Selected passage START

Merrick Garland | |
---|---|
86th United States Attorney General | |
Assumed office March 11, 2021 | |
President | Joe Biden |
Deputy | Lisa Monaco |
Preceded by | William Barr |
Chief Judge of the United States Court of Appeals for the District of Columbia Circuit | |
In office February 12, 2013 – February 11, 2020 | |
Preceded by | David B. Sentelle |
Succeeded by | Sri Srinivasan |
Judge of the United States Court of Appeals for the District of Columbia Circuit | |
In office March 20, 1997 – March 11, 2021 | |
Appointed by | Bill Clinton |
Preceded by | Abner Mikva |
Succeeded by | Ketanji Brown Jackson |
Personal details | |
Born | Merrick Brian Garland November 13, 1952 Chicago, Illinois, U.S. |
Spouse |
Lynn Rosenman (m. 1987) |
Children | 2 |
Education | Harvard University (BA, JD) |
Awards | Henry J. Friendly Medal (2022) |
Signature | |
Merrick Brian Garland (born November 13, 1952) is an American lawyer and jurist who has served as the 86th United States attorney general since 2021. He previously served as a circuit judge of the United States Court of Appeals for the District of Columbia Circuit from 1997 to 2021. In 2016, President Barack Obama nominated Garland to the U.S. Supreme Court, but the Republican-led U.S. Senate did not hold a vote to confirm him.

Selected passage END

## Exercise set
a: Translate this sentence from the Merrick Garland profile into Spanish: "He previously served as a circuit judge of the United States Court of Appeals for the District of Columbia Circuit from 1997 to 2021."
b: Write the next part of the Merrick Garland profile, picking up after its final sentence.
These rows have no connection to the Merrick Garland profile.

Source material START

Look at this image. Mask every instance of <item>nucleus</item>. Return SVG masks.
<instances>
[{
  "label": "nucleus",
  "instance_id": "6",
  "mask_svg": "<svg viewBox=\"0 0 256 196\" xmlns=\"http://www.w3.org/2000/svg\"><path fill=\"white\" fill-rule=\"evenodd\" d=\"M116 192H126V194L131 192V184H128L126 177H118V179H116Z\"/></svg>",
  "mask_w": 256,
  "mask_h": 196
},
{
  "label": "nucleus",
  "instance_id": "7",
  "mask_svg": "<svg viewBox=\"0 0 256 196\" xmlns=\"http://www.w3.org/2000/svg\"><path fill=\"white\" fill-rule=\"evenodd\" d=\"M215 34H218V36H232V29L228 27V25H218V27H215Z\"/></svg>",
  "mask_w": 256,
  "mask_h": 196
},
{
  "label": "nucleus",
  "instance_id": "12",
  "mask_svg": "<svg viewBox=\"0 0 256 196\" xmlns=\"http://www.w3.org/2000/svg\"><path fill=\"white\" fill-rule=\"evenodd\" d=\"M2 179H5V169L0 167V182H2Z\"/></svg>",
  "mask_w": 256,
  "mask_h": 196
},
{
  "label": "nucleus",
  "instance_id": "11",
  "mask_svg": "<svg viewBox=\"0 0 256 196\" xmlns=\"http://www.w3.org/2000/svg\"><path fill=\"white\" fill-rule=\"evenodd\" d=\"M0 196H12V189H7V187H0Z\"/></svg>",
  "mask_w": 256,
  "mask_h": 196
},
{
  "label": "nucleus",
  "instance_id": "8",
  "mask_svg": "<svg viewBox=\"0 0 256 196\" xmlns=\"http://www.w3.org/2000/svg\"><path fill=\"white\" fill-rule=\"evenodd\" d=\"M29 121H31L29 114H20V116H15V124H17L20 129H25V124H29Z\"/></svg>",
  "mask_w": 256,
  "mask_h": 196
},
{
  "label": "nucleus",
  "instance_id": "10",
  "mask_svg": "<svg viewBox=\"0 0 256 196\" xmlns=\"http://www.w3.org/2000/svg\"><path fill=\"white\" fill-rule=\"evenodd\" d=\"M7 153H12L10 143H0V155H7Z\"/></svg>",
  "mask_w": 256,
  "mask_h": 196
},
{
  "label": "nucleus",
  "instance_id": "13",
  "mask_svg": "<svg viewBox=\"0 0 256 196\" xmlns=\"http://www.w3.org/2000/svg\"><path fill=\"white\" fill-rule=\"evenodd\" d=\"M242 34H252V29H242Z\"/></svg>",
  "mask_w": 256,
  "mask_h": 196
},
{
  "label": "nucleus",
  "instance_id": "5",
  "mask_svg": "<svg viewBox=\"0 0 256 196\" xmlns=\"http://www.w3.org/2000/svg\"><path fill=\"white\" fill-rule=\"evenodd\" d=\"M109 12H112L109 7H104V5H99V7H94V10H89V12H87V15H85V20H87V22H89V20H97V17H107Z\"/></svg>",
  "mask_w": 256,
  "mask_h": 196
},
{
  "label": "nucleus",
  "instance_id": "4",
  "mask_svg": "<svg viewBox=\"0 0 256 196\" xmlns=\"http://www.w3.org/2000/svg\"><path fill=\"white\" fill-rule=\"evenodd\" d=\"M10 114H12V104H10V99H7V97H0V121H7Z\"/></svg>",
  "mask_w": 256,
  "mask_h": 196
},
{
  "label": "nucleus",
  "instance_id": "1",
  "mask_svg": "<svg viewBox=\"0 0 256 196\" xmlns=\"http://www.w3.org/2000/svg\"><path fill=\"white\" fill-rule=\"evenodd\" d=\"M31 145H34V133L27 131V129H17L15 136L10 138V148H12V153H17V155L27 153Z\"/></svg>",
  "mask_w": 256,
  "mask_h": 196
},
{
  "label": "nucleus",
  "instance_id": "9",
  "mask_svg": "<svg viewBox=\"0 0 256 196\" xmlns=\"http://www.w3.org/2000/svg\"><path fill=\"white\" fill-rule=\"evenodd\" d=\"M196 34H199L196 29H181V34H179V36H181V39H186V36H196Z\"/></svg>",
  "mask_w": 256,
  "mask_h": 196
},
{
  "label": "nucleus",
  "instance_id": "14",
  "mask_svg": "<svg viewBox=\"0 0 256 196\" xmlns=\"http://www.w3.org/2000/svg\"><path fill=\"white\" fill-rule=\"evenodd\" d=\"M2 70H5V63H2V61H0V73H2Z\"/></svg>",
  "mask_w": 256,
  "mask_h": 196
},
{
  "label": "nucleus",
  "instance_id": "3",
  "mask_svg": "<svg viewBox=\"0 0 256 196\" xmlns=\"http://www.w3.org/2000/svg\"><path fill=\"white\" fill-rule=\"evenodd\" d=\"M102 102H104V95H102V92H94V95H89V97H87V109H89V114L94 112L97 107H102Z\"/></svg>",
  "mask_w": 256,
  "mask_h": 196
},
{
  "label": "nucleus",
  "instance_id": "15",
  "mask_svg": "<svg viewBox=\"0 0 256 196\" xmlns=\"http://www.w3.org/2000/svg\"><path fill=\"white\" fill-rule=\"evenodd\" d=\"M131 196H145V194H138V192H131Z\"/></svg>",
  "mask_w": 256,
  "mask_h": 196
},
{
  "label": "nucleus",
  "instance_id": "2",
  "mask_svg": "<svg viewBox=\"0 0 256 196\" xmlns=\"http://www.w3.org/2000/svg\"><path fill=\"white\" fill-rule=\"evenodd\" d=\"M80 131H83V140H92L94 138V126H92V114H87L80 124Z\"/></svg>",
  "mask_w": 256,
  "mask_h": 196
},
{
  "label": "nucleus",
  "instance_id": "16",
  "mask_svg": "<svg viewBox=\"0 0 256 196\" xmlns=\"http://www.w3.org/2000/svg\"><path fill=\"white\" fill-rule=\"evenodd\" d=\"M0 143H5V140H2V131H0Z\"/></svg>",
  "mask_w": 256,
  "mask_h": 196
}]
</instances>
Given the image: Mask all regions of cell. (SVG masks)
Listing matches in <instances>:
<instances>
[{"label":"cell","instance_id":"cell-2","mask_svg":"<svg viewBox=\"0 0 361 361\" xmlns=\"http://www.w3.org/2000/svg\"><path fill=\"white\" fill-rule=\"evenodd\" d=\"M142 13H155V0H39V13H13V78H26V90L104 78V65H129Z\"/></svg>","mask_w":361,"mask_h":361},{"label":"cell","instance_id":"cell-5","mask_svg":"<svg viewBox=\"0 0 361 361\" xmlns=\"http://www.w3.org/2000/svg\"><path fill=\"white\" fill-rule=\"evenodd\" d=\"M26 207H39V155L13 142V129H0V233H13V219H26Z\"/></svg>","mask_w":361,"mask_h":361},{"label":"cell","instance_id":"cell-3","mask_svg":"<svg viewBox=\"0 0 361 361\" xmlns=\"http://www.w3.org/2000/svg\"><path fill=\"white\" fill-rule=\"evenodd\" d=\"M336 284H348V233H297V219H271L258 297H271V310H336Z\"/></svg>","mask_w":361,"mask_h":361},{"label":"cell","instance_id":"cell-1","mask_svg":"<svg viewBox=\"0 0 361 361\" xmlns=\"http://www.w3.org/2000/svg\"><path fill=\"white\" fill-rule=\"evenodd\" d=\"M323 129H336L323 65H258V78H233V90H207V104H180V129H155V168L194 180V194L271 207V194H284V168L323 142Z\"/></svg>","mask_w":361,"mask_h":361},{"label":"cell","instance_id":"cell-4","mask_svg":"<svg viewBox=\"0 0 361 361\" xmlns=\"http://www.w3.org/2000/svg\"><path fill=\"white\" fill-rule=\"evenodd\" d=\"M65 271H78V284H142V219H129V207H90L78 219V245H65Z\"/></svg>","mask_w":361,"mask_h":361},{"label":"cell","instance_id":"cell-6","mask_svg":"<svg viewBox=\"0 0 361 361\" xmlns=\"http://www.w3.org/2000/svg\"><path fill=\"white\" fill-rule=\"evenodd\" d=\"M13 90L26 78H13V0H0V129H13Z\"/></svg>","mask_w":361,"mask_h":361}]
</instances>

Source material END

## Results
a: Anteriormente se desempeñó como juez de circuito del Tribunal de Apelaciones de los Estados Unidos para el Circuito del Distrito de Columbia de 1997 a 2021.

b:
A native of the Chicago area, Garland attended Harvard University and Harvard Law School, where he was an editor of the Harvard Law Review. He served as a law clerk to Judge Henry Friendly of the United States Court of Appeals for the Second Circuit and to U.S. Supreme Court Justice William J. Brennan Jr., and then practiced corporate litigation at Arnold & Porter, after which he worked as a federal prosecutor in the United States Department of Justice, where he supervised the investigation and prosecution of the Oklahoma City bombers. President Bill Clinton appointed Garland to the D.C. Court of Appeals in 1997, and he served as its chief judge from 2013 to 2020.
President Barack Obama, a Democrat, nominated Garland to serve as an associate justice of the Supreme Court in March 2016 to fill the vacancy created by the death of Antonin Scalia. However, the Republican Senate majority refused to hold a hearing or vote on his nomination. The unprecedented refusal of a Senate majority to consider a Supreme Court nomination was highly controversial. Garland's nomination lasted 293 days (the longest to date), and it expired on January 3, 2017, at the end of the 114th Congress. Eventually, President Donald Trump, a Republican, nominated Neil Gorsuch to the vacant seat, and the Republican Senate majority confirmed him.
President Joe Biden nominated Garland as U.S. attorney general in January 2021. He was confirmed by the Senate in a 70–30 vote, and took office in March of that same year.